• **Extract provided**:
*** Begin section ***
Member of the Chamber of Deputies
- In office 15 May 1926 – 15 May 1930
- Constituency: 10th Departamental Circumscription

Personal details
- Born: 2 February 1889 Santiago, Chile
- Died: 6 August 1945 (aged 56) Santiago, Chile
- Party: Liberal Party
- Spouse: Blanca Hoyl Gutiérrez
- Parent(s): Gabriel Letelier Silva Esther Elgart
- Alma mater: University of Chile
- Occupation: Politician, Agriculturist

= Pedro Letelier =

Chilean politician (1889–1945)

Pedro Letelier Elgart (2 February 1889 – 6 August 1945) was a Chilean politician and agriculturist who served as a deputy in the Chamber of Deputies for the 10th Departamental Circumscription during the 1926–1930 legislative period.

==Biography==
He was born on 2 February 1889 in Santiago, Chile to Gabriel Letelier Silva and Esther Elgart Leal. He married Blanca Hoyl Gutiérrez and they had three children. He studied at the Colegio de los Sagrados Corazones in Santiago and later attended the School of Medicine of the University of Chile. He engaged in agricultural activities and managed the estates Prosperidad and Lo Videla in Talca.

He was director of the International Telephone and Radio, director of the Sociedad de Estudiantes Chilenos en el Extranjero, and represented Chile at the Seventh Latin American Medical Congress held in Mexico. He was also a director and member of the Club de la Unión.

==Political career==
A member of the Liberal Party, he served as president of the Centro Liberal of Santiago between 1919 and 1920 and later as director of his political party in 1936.

He was elected deputy for the 10th Departamental Circumscription (Caupolicán, San Vicente and San Fernando) for the 1926–1930 period. He served as second vice-president of the Chamber from 29 November 1926 to 22 May 1928 and as first vice-president from 22 May 1928 to 4 November 1929, and was a member of the Permanent Commission of Finance. In 1929 he was appointed Ambassador of Chile to Mexico, serving until 1931.
*** End section ***
• **Provided records**:
*** Begin section ***
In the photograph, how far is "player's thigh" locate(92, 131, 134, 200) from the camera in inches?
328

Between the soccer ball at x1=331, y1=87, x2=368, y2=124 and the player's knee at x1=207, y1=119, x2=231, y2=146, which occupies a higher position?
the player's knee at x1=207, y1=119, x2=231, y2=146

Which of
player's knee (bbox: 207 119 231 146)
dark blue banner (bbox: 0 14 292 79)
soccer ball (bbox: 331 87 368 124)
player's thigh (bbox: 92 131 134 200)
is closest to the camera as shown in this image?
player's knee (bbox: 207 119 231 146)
*** End section ***
*** Begin section ***
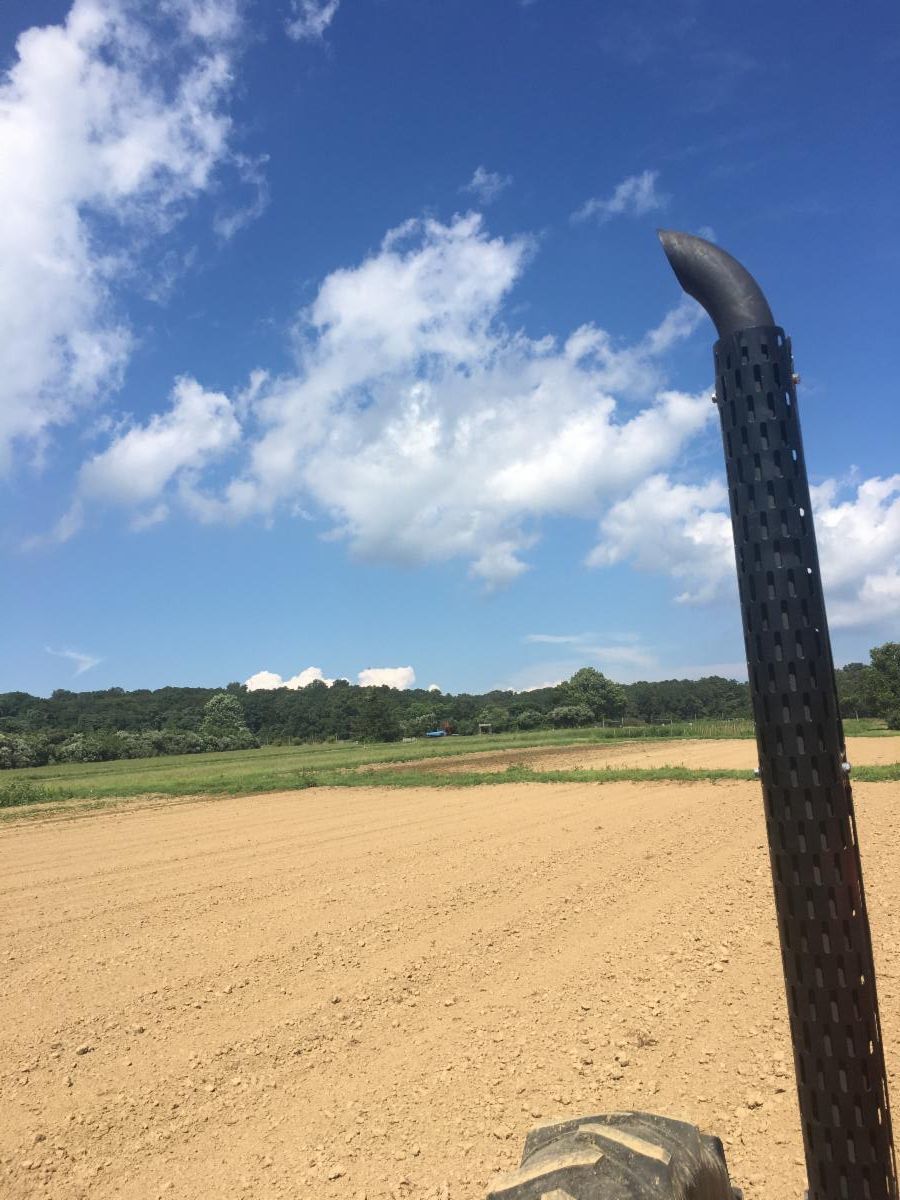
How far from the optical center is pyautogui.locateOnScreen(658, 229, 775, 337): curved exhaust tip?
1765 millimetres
*** End section ***
Answer from the article on Pedro Letelier:
(a) Which two estates in Talca did he manage?
(b) What position did he hold in the Chamber of Deputies from 22 May 1928 to 4 November 1929?
(c) To what post was he appointed in 1929?

• **Result**:
(a) Prosperidad and Lo Videla
(b) First vice-president of the Chamber
(c) Ambassador of Chile to Mexico